Alessandro tornò con due caffè in mano. Si bloccò sulla soglia vedendo Conti. Il sorriso gli si spense.

«Elena, che succede?»

«Succede che ho letto il registro dei trasferimenti. So a che ora è arrivata la richiesta, e so a che ora tu hai firmato la conferma. So che nel mezzo ci sono state due ore in cui hai aspettato di sapere quanto sarebbe costato salvare nostro figlio.»

Lui provò a balbettare: «Ti stavo proteggendo… le spese extra ci avrebbero rovinato, il piano sanitario non copriva…»

Lei non rispose subito. Prese il telefono e fece partire una registrazione vocale, un breve appunto audio che si era fatta scrivere dalla sorella la sera prima, ricostruendo parola per parola quello che io stessa avevo raccontato a Marta di aver sentito in corridoio. La voce di Alessandro, quella vera, incisa dal telefono di Marta proprio in quell'istante mentre lui balbettava davanti a tutti, si sovrappose al ricordo.

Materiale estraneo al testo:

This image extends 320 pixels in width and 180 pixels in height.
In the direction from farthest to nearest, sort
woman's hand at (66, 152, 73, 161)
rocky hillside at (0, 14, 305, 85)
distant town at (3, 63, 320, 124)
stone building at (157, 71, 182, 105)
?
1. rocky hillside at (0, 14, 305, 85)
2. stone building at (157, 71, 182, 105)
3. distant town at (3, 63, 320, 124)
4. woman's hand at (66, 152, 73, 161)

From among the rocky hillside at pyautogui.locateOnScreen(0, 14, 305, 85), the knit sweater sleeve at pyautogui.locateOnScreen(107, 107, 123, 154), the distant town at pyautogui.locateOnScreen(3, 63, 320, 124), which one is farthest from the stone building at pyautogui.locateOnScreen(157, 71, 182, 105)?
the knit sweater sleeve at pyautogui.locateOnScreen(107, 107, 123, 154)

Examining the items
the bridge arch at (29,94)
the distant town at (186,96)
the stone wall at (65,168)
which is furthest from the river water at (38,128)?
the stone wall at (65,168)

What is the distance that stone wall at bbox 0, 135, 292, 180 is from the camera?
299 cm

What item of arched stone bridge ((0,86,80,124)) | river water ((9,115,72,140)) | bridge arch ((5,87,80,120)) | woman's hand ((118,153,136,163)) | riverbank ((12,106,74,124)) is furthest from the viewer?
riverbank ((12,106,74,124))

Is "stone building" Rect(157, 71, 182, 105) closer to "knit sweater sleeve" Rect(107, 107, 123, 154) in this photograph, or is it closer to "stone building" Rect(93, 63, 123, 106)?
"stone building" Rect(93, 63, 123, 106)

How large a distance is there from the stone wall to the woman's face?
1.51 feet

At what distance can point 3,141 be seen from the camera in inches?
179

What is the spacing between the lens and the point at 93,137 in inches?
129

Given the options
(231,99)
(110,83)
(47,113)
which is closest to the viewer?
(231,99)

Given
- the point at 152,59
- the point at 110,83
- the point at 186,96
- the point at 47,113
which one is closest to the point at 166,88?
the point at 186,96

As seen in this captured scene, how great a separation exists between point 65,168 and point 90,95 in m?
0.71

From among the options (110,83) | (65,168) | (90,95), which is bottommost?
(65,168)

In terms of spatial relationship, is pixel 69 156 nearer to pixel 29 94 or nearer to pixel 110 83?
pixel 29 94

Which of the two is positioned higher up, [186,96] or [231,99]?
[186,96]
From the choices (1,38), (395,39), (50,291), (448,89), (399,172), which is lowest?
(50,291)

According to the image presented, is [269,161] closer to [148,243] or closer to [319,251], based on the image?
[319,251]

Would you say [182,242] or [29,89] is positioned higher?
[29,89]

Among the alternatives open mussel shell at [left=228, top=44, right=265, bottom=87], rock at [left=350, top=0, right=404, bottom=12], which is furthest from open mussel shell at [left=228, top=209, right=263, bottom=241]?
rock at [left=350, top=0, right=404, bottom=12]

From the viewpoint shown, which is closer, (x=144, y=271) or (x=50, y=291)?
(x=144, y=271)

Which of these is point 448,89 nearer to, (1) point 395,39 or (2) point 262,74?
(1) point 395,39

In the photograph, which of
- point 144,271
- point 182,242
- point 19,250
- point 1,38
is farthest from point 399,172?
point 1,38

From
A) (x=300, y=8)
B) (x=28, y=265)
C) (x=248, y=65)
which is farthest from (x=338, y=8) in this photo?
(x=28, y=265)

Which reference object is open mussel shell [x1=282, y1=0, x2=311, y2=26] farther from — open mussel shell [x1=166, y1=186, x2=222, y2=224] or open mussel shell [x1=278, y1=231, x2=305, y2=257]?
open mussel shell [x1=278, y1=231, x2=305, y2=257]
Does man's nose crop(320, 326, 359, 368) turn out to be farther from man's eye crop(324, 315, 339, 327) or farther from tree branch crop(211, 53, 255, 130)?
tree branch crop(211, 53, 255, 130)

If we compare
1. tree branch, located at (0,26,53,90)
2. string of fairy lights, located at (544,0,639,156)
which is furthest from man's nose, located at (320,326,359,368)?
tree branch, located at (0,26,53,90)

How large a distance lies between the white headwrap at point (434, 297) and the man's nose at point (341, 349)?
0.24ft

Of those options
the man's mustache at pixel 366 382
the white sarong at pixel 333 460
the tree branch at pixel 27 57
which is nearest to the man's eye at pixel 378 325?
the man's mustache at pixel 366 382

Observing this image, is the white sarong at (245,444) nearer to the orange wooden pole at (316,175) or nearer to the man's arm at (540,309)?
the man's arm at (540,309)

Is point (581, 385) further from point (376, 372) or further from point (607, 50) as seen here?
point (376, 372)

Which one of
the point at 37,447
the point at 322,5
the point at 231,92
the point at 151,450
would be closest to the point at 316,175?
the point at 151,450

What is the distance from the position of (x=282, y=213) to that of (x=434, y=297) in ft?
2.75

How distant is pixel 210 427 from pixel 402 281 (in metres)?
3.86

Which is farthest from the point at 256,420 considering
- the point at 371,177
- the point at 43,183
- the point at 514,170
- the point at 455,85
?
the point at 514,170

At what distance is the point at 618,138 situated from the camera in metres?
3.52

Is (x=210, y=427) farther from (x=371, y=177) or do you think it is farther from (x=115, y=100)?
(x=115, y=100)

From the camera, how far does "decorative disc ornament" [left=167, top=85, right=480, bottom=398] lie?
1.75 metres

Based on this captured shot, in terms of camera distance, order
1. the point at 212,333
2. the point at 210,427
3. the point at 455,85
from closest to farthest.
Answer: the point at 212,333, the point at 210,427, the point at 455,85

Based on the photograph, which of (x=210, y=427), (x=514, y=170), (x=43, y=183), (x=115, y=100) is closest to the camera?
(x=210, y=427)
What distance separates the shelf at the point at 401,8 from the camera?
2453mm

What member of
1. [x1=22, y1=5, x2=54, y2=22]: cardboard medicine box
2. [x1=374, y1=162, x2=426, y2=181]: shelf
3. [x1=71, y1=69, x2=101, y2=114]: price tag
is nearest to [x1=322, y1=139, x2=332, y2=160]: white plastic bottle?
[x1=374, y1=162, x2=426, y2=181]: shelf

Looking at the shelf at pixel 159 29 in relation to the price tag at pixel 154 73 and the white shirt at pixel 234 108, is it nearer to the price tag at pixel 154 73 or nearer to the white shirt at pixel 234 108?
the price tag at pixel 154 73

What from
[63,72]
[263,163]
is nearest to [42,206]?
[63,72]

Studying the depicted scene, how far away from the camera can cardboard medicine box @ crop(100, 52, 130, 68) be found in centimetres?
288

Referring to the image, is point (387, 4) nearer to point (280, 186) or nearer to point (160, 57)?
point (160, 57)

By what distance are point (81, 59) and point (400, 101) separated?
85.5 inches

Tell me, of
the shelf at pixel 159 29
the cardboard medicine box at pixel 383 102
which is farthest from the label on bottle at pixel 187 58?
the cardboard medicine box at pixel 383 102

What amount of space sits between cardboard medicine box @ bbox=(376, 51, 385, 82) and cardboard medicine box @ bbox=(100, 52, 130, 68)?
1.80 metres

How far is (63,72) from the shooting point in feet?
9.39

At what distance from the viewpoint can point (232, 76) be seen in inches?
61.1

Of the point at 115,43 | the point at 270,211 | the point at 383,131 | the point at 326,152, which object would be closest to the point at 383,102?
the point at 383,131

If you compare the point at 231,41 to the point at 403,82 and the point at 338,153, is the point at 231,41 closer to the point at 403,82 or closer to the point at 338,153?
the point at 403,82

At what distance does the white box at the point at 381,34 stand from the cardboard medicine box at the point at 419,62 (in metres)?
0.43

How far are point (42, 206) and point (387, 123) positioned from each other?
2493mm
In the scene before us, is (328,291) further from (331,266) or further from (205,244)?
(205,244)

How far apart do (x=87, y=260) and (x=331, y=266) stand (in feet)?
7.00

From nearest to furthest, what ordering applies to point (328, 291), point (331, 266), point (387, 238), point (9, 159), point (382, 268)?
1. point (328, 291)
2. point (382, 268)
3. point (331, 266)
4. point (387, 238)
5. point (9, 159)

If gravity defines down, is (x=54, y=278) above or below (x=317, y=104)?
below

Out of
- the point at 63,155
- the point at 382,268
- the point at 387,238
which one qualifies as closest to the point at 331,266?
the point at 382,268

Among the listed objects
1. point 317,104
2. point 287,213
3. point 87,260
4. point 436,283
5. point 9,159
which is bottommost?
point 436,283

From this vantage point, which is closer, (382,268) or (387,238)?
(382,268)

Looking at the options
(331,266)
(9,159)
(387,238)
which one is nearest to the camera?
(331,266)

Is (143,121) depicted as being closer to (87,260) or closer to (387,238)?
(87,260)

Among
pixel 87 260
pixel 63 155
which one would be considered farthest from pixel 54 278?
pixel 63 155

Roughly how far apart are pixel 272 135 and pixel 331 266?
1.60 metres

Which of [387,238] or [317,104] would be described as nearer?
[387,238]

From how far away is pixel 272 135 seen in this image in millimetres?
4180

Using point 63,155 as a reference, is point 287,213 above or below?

Marta gli si parò davanti con il telefono acceso in mano: «Sto registrando adesso. Ogni parola che dirai da questo momento verrà usata in tribunale.»

Poi Elena tirò fuori il documento che aveva appena firmato e glielo mostrò, tenendolo per un angolo come una cartolina. «Questa è la revoca. Non decidi più niente per me. E per Francesco, decido io.» Fece una pausa, la voce che si incrinava appena sul nome. «Nostro figlio Lorenzo avrà giustizia.»

Alessandro fece un passo indietro, il caffè che gli tremava in mano fino a versarsi sul pavimento. Lei non lo guardò nemmeno. Chiamò l'infermiera e chiese che venisse la sicurezza. Lo accompagnarono fuori mentre lui ripeteva il suo nome, la cravatta storta, le scarpe che strisciavano sul linoleum.

Io rimasi a fissare la scena, con il mio Carofiglio in mano, e non riuscii a leggere più una riga per il resto del ricovero.

Venni dimessa tre giorni dopo. Prima di andarmene, incrociai Bianca nel corridoio. Le chiesi, senza troppi giri di parole, cos'era successo esattamente. Lei esitò, poi decise di raccontarmelo: il registro dei trasferimenti, consegnato da lei stessa alla caposala con la scusa di un controllo di routine, era diventato la prova centrale del procedimento. Insieme alla testimonianza di Marta e alla mia, raccolta poi dagli avvocati, aveva bastato per far partire un'indagine interna all'ospedale e una denuncia penale per omissione di soccorso aggravata.

Passarono otto mesi. Mi ero quasi dimenticata di quella storia, finché un sabato di giugno, passeggiando lungo l'Adige con un gelato al pistacchio, non vidi una donna seduta su una panchina con un passeggino. Accanto a lei c'era un'altra donna, bionda, con un cane al guinzaglio. Riconobbi Elena.

Istintivamente mi fermai. Lei alzò gli occhi e mi riconobbe a sua volta.

«Tu eri nella stanza… la signora del libro giallo.»

«Silvia», dissi.

Mi fece cenno di sedermi. Francesco dormiva, paffuto e sereno. Elena tirò fuori il telefono e mi mostrò una foto: un giovane ulivo piantato in un giardino, con una targhetta di legno appesa a un ramo: Lorenzo.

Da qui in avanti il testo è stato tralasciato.